A Cultura aponta que o mercado editorial encolheu 40% desde 2014 e que a sua situação é resultado desse cenário. Diz ainda que nos últimos três meses tem encabeçado um duro programa de ajustes, com a eliminação de lojas de baixo resultado; redimensionamento do quadro de funcionários; cortes de despesas de toda ordem, além de uma revisão profunda do planejamento de curto e médio prazo. Quando apresentou esse plano de reestruturação aos editores, em julho passado, pediu um financiamento das suas dívidas junto a eles em 24 vezes, com carência de 90 dias. No entanto, desde então, a rede passou a operar com níveis muito baixos de estoque, não produzindo receitas suficientes para honrar os acordos e nem os vencimentos correntes.

Com isso, em setembro, chamou novamente seus fornecedores para mais uma rodada de conversas. Foi nesse momento que os editores ouviram, pela primeira vez, a expressão “recuperação judicial”.

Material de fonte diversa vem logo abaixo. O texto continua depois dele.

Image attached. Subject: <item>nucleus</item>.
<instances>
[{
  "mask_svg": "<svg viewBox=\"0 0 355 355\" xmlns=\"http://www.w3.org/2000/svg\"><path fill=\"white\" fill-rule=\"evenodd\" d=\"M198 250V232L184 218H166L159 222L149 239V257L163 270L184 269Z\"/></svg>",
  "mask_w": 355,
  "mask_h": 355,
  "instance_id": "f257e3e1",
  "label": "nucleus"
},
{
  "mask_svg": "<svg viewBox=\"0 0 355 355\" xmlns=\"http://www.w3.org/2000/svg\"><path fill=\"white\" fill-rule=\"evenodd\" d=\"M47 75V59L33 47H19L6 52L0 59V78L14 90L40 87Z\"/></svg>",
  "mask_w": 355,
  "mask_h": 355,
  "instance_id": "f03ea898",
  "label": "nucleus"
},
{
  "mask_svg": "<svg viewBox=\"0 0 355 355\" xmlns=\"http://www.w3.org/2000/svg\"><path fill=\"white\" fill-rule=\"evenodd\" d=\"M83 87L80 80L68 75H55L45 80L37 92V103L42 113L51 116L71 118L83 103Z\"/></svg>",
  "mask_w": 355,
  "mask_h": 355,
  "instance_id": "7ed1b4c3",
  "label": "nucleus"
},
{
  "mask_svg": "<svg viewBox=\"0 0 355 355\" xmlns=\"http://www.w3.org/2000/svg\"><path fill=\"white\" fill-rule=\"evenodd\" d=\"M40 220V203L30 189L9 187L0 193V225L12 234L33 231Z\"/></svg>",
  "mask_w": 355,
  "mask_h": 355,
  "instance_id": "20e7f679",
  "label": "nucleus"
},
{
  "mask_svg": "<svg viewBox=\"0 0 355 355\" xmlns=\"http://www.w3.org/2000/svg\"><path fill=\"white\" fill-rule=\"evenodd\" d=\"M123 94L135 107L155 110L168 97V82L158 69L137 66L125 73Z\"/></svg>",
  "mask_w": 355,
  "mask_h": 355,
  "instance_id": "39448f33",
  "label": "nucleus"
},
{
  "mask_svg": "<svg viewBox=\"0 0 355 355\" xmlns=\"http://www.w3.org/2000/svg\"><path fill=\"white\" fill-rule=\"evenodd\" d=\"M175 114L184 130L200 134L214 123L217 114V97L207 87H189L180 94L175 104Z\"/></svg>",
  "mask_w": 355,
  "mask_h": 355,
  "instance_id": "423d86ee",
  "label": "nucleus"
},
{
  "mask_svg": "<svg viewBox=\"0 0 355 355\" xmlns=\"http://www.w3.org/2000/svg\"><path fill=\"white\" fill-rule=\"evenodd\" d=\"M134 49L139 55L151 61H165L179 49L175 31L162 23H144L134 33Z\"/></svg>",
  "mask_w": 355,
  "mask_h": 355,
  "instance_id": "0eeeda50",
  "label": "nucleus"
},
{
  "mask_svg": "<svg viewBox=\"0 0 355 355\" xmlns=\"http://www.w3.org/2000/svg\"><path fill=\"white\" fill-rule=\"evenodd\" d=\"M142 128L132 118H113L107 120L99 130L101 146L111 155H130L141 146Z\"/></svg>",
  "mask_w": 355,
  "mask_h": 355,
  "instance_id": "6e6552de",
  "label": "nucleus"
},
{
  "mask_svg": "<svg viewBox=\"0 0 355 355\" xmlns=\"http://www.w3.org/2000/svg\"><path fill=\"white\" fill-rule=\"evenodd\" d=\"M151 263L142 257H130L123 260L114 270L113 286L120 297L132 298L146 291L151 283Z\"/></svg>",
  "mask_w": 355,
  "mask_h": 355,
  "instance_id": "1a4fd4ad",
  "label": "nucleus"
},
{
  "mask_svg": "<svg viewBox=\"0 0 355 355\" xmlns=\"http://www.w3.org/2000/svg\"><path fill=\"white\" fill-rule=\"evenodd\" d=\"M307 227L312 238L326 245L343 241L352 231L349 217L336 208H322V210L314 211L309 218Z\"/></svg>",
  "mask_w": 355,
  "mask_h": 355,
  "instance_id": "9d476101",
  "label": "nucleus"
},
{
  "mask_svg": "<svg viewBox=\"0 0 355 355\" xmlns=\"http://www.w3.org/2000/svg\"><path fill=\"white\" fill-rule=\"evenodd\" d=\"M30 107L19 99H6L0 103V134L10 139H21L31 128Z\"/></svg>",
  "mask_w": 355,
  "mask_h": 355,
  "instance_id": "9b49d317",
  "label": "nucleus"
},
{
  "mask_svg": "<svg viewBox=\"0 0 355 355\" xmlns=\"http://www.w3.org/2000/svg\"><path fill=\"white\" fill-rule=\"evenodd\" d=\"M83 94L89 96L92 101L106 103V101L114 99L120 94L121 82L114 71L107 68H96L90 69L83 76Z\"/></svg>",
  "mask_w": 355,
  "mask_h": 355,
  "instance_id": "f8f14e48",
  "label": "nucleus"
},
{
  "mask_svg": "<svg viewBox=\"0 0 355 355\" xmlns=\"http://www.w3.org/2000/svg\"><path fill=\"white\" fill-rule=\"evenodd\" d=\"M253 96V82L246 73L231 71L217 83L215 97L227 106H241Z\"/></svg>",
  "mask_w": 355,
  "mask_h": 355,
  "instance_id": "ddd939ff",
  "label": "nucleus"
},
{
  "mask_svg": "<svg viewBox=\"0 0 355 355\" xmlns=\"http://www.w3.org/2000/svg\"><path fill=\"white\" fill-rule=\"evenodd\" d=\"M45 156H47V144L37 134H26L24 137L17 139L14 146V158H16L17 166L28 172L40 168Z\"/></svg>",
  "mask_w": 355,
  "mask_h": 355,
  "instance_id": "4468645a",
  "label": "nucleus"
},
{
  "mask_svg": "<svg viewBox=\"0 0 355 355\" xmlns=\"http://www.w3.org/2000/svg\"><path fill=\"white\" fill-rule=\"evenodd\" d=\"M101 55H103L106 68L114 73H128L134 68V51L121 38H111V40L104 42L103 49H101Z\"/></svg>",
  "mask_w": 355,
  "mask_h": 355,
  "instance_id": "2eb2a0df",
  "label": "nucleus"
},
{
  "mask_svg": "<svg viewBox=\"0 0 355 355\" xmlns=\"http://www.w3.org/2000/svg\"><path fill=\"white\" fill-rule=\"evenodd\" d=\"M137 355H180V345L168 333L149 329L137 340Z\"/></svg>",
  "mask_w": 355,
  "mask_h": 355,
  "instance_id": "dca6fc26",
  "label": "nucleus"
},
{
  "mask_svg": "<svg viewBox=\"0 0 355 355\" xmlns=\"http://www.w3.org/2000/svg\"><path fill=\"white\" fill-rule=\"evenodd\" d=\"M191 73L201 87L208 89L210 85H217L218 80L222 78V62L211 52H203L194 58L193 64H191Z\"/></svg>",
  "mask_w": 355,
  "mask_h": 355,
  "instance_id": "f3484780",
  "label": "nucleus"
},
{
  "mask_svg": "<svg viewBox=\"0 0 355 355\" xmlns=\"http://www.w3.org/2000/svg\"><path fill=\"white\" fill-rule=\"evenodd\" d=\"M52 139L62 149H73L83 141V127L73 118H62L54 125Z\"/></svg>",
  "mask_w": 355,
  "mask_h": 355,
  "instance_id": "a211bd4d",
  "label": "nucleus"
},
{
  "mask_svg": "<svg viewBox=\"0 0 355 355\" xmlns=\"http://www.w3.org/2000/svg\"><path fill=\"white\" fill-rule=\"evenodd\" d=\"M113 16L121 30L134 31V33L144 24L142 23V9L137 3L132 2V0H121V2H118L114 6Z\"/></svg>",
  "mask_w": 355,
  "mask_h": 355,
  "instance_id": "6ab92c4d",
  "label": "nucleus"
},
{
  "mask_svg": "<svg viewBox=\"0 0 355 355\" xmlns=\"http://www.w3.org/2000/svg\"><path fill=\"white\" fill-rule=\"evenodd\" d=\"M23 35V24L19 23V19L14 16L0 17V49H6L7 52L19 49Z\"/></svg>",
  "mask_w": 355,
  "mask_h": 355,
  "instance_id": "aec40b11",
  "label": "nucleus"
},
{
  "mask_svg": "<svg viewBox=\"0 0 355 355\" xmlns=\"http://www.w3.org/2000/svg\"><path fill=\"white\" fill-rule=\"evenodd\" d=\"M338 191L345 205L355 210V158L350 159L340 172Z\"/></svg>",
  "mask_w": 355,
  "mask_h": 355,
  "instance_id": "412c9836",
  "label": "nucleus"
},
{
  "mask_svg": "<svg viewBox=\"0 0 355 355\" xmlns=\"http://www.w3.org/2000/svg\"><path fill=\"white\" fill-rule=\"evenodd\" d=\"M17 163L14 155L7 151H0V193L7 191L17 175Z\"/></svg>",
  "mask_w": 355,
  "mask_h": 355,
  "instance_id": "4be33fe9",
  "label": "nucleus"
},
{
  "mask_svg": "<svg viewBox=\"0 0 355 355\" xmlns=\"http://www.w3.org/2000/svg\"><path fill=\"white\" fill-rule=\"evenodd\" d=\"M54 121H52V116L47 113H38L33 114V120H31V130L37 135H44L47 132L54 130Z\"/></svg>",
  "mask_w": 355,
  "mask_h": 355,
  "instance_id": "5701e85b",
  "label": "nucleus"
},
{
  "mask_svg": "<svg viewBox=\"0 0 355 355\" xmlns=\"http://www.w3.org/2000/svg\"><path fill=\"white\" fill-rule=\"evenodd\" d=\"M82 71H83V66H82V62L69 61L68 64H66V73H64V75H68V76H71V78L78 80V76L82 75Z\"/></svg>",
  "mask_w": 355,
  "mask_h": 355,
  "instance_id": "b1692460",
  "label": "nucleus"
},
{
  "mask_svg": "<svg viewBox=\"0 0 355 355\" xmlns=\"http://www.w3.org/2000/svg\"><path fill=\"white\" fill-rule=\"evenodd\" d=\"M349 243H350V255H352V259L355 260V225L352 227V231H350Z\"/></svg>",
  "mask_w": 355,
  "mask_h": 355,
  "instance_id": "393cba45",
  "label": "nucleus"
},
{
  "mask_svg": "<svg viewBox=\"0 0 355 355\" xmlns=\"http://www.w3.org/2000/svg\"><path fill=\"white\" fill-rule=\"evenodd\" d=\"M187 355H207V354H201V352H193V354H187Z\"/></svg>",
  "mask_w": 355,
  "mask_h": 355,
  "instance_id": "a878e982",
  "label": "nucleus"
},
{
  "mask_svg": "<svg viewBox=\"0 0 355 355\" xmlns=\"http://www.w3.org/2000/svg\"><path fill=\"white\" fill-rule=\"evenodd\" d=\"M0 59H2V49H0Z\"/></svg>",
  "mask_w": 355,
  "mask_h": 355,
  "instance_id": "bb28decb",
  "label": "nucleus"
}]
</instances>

Na reunião de terça-feira passada, a direção da Cultura apresentou todos os esforços feitos para o saneamento das finanças, mostrou aos editores as perdas de margens acumuladas por conta das guerras de preços e terminou constatando que eles não teriam capacidade de honrar os acordos que fizeram e que, portanto, a recuperação judicial seria a única solução para a continuidade da empresa. No dia seguinte, a empresa entrou com o pedido.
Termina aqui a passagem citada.